The New Normal
All is well for BigLaw? Not if you talk to clients and really crunch the numbers
Posted Aug 1, 2013 1:30 PM CDT
By Patrick J. Lamb
I spent the last 10 days on vacation. I returned to these stories:
• “Don’t bury Big Law just yet” (The American Lawyer)
• “GCs unhappy with high firm rates, seeking AFAs” (Hildebrandt Institute)
• “The last days of Big Law—You can’t imagine the terror when the money dries up” (New Republic)
• “Yes, Big Law really is dying” (New Republic)
• “CAGR for dummies” (Bruce MacEwen in Adam Smith, Esq.)
Wow, that’s a lot of back and forth for just 10 days. What can be made of it?
First, the American Lawyer’s robust defense of BigLaw seems to be an aberration, especially when one digests the points raised by Bruce MacEwen in his CAGR piece. Am Law utilized the 2009-2013 time frame for its general analysis, but only looked at the compound annual growth rate for the last two years to support its conclusion that life was just rosy in BigLaw land. Adjusting for inflation and headcount changes at law firms shows that “the Am Law 100 were not even holding their own during the 2009-2013 period. Indeed, their growth rate would have needed to be 23 percent higher that it was just to keep even with inflation and headcount growth.” Mr. MacEwen makes similar analysis showing growth since 2008 and 2007, both comparisons showing even greater deficiencies in performance. While I am not a statistician or economist, both my own view and that of several experts I consulted suggests that The American Lawyer just got spanked.
The view that all is hunky-dory in BigLaw land also seems inconsistent with the reports suggesting general counsel are unhappy with their rates, and the anecdotal evidence provided in the New Republic stories. Is it possible that the story provided about Mayer Brown is an aberration, that Mayer is an anomaly? It hardly seems so. From the New Republic:
It was only when I suggested that a mere fraction of the world’s BigLaw firms would survive another decade or two that I grasped the bone-fatiguing chore of running such a business. “[Mayer Brown’s Managing Partner Paul] Theiss wouldn’t endorse the premise, but he didn’t exactly refute it, either. Demand had stopped growing, he told me. There was ‘substantial overcapacity.’ Billable hours were way down industry-wide. “I don’t think anybody who follows the profession would suggest that this is only a temporary situation,” he said. The longer Theiss spoke, the bleaker the picture became.
We need only look back a few weeks to Weil Gotshal’s termination of staff and associates and its “adjustments” to partner compensation. The New York Times’ Dealbook blog reported that firm’s managing partner, Barry Wolf, stated that the firm “believes that these actions are essential now to enable our firm to continue to excel and retain its historic profitability in the new normal.”
While it is gratifying to hear firms like Weil embrace the “new normal” terminology, it is plain that neither Weil Gotshal nor Mayer Brown are aberrations. Both are elite firms. The problems of both are systemic. It is unlikely that either firm is making management decisions based on assumptions that the worst-case scenario will unfold. But it is worth asking if either firm, or any other, has a concrete plan for increasing profit margins on lower revenue. Nothing reported suggests that kind of sea change in either firm, or any other BigLaw firm for that matter.

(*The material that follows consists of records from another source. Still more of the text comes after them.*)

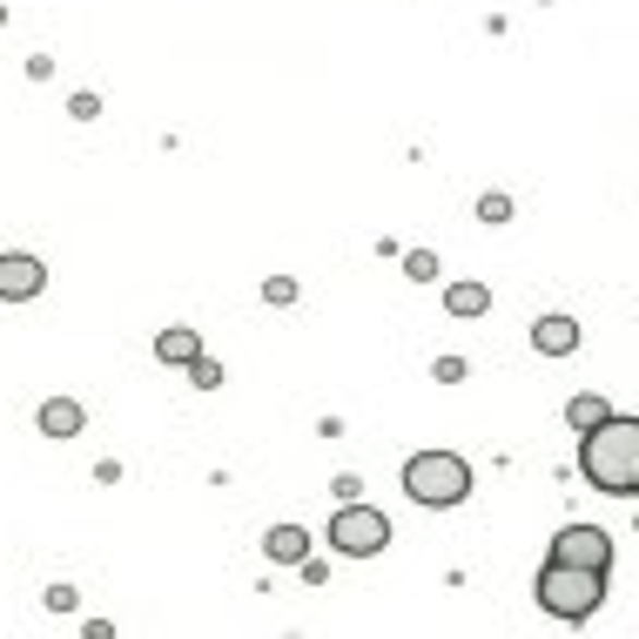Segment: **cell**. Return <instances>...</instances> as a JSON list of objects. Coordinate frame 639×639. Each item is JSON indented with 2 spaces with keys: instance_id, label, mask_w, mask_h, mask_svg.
I'll return each mask as SVG.
<instances>
[{
  "instance_id": "8fae6325",
  "label": "cell",
  "mask_w": 639,
  "mask_h": 639,
  "mask_svg": "<svg viewBox=\"0 0 639 639\" xmlns=\"http://www.w3.org/2000/svg\"><path fill=\"white\" fill-rule=\"evenodd\" d=\"M445 310H451V316H485V310H492V290H485V284H451V290H445Z\"/></svg>"
},
{
  "instance_id": "ac0fdd59",
  "label": "cell",
  "mask_w": 639,
  "mask_h": 639,
  "mask_svg": "<svg viewBox=\"0 0 639 639\" xmlns=\"http://www.w3.org/2000/svg\"><path fill=\"white\" fill-rule=\"evenodd\" d=\"M68 114H74V122H95L101 101H95V95H74V101H68Z\"/></svg>"
},
{
  "instance_id": "5b68a950",
  "label": "cell",
  "mask_w": 639,
  "mask_h": 639,
  "mask_svg": "<svg viewBox=\"0 0 639 639\" xmlns=\"http://www.w3.org/2000/svg\"><path fill=\"white\" fill-rule=\"evenodd\" d=\"M41 290H48V263L41 256H27V250L0 256V303H34Z\"/></svg>"
},
{
  "instance_id": "2e32d148",
  "label": "cell",
  "mask_w": 639,
  "mask_h": 639,
  "mask_svg": "<svg viewBox=\"0 0 639 639\" xmlns=\"http://www.w3.org/2000/svg\"><path fill=\"white\" fill-rule=\"evenodd\" d=\"M189 377L203 384V390H216V384H222V364H216V357L203 350V357H195V364H189Z\"/></svg>"
},
{
  "instance_id": "7a4b0ae2",
  "label": "cell",
  "mask_w": 639,
  "mask_h": 639,
  "mask_svg": "<svg viewBox=\"0 0 639 639\" xmlns=\"http://www.w3.org/2000/svg\"><path fill=\"white\" fill-rule=\"evenodd\" d=\"M532 599L552 619H592L599 606H606V572H599V566H572V558H545L539 579H532Z\"/></svg>"
},
{
  "instance_id": "8992f818",
  "label": "cell",
  "mask_w": 639,
  "mask_h": 639,
  "mask_svg": "<svg viewBox=\"0 0 639 639\" xmlns=\"http://www.w3.org/2000/svg\"><path fill=\"white\" fill-rule=\"evenodd\" d=\"M552 558H572V566H599V572H613V539L599 532V526H566L552 539Z\"/></svg>"
},
{
  "instance_id": "3957f363",
  "label": "cell",
  "mask_w": 639,
  "mask_h": 639,
  "mask_svg": "<svg viewBox=\"0 0 639 639\" xmlns=\"http://www.w3.org/2000/svg\"><path fill=\"white\" fill-rule=\"evenodd\" d=\"M405 492L431 511H445V505H465L471 498V465L458 451H418L405 465Z\"/></svg>"
},
{
  "instance_id": "ba28073f",
  "label": "cell",
  "mask_w": 639,
  "mask_h": 639,
  "mask_svg": "<svg viewBox=\"0 0 639 639\" xmlns=\"http://www.w3.org/2000/svg\"><path fill=\"white\" fill-rule=\"evenodd\" d=\"M34 424H41L48 437H74V431H82V424H88V411H82V405H74V397H48V405H41V411H34Z\"/></svg>"
},
{
  "instance_id": "9a60e30c",
  "label": "cell",
  "mask_w": 639,
  "mask_h": 639,
  "mask_svg": "<svg viewBox=\"0 0 639 639\" xmlns=\"http://www.w3.org/2000/svg\"><path fill=\"white\" fill-rule=\"evenodd\" d=\"M405 276H411V284H431V276H437V256H431V250H411V256H405Z\"/></svg>"
},
{
  "instance_id": "30bf717a",
  "label": "cell",
  "mask_w": 639,
  "mask_h": 639,
  "mask_svg": "<svg viewBox=\"0 0 639 639\" xmlns=\"http://www.w3.org/2000/svg\"><path fill=\"white\" fill-rule=\"evenodd\" d=\"M155 357H162V364H195V357H203V337H195L189 324H176V330L155 337Z\"/></svg>"
},
{
  "instance_id": "6da1fadb",
  "label": "cell",
  "mask_w": 639,
  "mask_h": 639,
  "mask_svg": "<svg viewBox=\"0 0 639 639\" xmlns=\"http://www.w3.org/2000/svg\"><path fill=\"white\" fill-rule=\"evenodd\" d=\"M579 471H586V485L606 492V498H639V418L613 411L606 424L579 431Z\"/></svg>"
},
{
  "instance_id": "52a82bcc",
  "label": "cell",
  "mask_w": 639,
  "mask_h": 639,
  "mask_svg": "<svg viewBox=\"0 0 639 639\" xmlns=\"http://www.w3.org/2000/svg\"><path fill=\"white\" fill-rule=\"evenodd\" d=\"M532 350H539V357H572V350H579V324H572L566 310L539 316V324H532Z\"/></svg>"
},
{
  "instance_id": "e0dca14e",
  "label": "cell",
  "mask_w": 639,
  "mask_h": 639,
  "mask_svg": "<svg viewBox=\"0 0 639 639\" xmlns=\"http://www.w3.org/2000/svg\"><path fill=\"white\" fill-rule=\"evenodd\" d=\"M431 377H437V384H465V357H437Z\"/></svg>"
},
{
  "instance_id": "4fadbf2b",
  "label": "cell",
  "mask_w": 639,
  "mask_h": 639,
  "mask_svg": "<svg viewBox=\"0 0 639 639\" xmlns=\"http://www.w3.org/2000/svg\"><path fill=\"white\" fill-rule=\"evenodd\" d=\"M478 222H511V195H478Z\"/></svg>"
},
{
  "instance_id": "5bb4252c",
  "label": "cell",
  "mask_w": 639,
  "mask_h": 639,
  "mask_svg": "<svg viewBox=\"0 0 639 639\" xmlns=\"http://www.w3.org/2000/svg\"><path fill=\"white\" fill-rule=\"evenodd\" d=\"M263 303H276V310L297 303V276H269V284H263Z\"/></svg>"
},
{
  "instance_id": "7c38bea8",
  "label": "cell",
  "mask_w": 639,
  "mask_h": 639,
  "mask_svg": "<svg viewBox=\"0 0 639 639\" xmlns=\"http://www.w3.org/2000/svg\"><path fill=\"white\" fill-rule=\"evenodd\" d=\"M606 418H613V405H606V397H592V390L566 405V424H572V431H592V424H606Z\"/></svg>"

No one will hold any bake sales for the partners in either of these firms. But it will be worth watching to see how both, and the other 98 firms that make up the profession’s largest firms, will respond to pressures that are growing. If the management of that class of firms takes the American Lawyer’s “remain calm! All is well!” approach, their destiny is the same as Kevin Bacon’s character in Animal House—sidewalk art.
For those not part of the BigLaw scene, the lessons are still important ones. The pressure to do more with less is relentless. To succeed under that pressure, we need to focus relentlessly on cost control, process improvement and risk acceptance, and on how we can better advise our clients on each of these.
Patrick Lamb is a founding member of Valorem Law Group, a litigation firm representing business interests. Valorem helps clients solve their business disputes and cope with pressures to reduce legal spend using nontraditional approaches, including use of nonhourly fee structures, coordination with LPOs or contract lawyers, joint-venturing with other firms and implementation of project management tools to handle lawsuits or portfolios of litigation.
Pat is the author of the the book Alternative Fee Arrangements: Value Fees and the Changing Legal Market. He also blogs at In Search Of Perfect Client Service.